• **SOURCE TEXT**
====================
These tests are convenient when you want to make sure that all of your dumpers and loaders have tests.
To use this metatest you have to mark your dumper and loader tests with pytest.mark
.
@pytest.mark.charon(cls = ExampleClass, dumper_test = True, loader_test = False)
def test_example_dumper(self):
pass
As you can see you use keywords to set up the mark. The cls
keyword specifies the class for which this test works,
dumper_test
specifies if this is a dumper test and obviously loader_test
specifies whenever this is a loader test.
This way you mark all of your tests. Then you just have to import metatests from the charon.testing.metatest
package.
from charon.testing.metatest import (
test_charon_dumper_tests,
test_charon_loader_tests,
scope_charon_tests
)
pytest.fixture(scope = 'module')(scope_charon_tests)
And that's all: from this point forth all loader and dumper methods would have to be properly tested.
Note
This only tests the existence of tests. It does not test the version for which those teste were written. To test the version for which the tests were written see Version tests.
Note
pytest.fixture(scope = 'module')(scope_charon_tests)
We create this fixture in the module scope and in the session scope because that could create false positive cases. Example:
You have have two registries in different codecs which serialize and deserialize the same class differently. One of these codecs have tests for this class and the others don't. If you use a session fixture in this case you will get a false positive check, because the fixture will return tests which are defined for one of the codecs but not for the other. Metatests do not check to which codec (implementation) is a test bound.
In large projects it is sometimes difficult to keep track of changes in classes, and to keep their serialization up to date. For example, in a project with multiple people colaborating on it changes in one class can be made separatwly by multiple developers, and one of them may forget to update the particular dumpers and loaders and increment their version.
To prevent this, Charon has an option to create a hash of class implementation (hash of the AST) and annotate
a dumper / loader with it. Charon also includes tests from charon.testing.ast_hash
called
test_dumpers_version
and test_loaders_version
.
To use this feature first we have to create a hash of the current implementation.
This can be done using charon_ast_hash
script provided by this package.
See: Generating a hash
When we havea hash of the class implementation we add a keyword to the standard decorator for loader / dumper.
====================
• **DATA LINES**
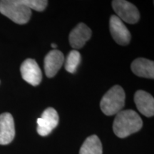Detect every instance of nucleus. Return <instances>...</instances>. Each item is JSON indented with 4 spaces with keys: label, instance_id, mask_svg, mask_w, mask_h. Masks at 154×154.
====================
• **STATED PROBLEM 1**
Answer these questions from the Charon testing documentation:
(a) Which keyword in the mark specifies the class a test works for?
(b) Which package are the tests test_dumpers_version and test_loaders_version imported from?
(c) Which script creates a hash of the current class implementation?
• **STATED PROBLEM 2**
Continue the Charon testing documentation, picking up right after its final sentence.

• **WRITTEN REPLY 1**
(a) cls
(b) charon.testing.ast_hash
(c) charon_ast_hash

• **WRITTEN REPLY 2**
@registry.dumper(Object, version = 1, class_hash = 'd2498176fad81ad017d1b0875eeeeb1b')
def _load_object_v1(_):
pass
This way we pass the hash of the class implementation to the registry.
Note
The hash is kept only for the latest version of a dumper / loader because we cannot check these versions with older implementations of a particular class.
These are all the changes in dumper and loader implementations. Next you have to import the test methods
charon.testing.ast_hash.test_dumpers_version` and charon.testing.ast_hash.test_loaders_version
into your test file and pass it an instance of charon.Codec
, containing the registries you want to test.
from charon.testing.ast_hash import test_dumpers_version, test_loaders_version
@pytest.fixture
def serializer():
return charon.Codec([my_registry])
From this point on, whenever you run pytest, all your loaders and dumpers which have class_hash
defined will be
checked against the hash of the current class implementation.
To generate the hash of the AST (Abstract Syntax Tree) of a class you can use script provided with Charon
called charon_ast_hash
. This script takes a list of classes to be hashed as an argument list.
Note
This command internally uses the inspect
module to get the source code which is then parsed by the ast
module.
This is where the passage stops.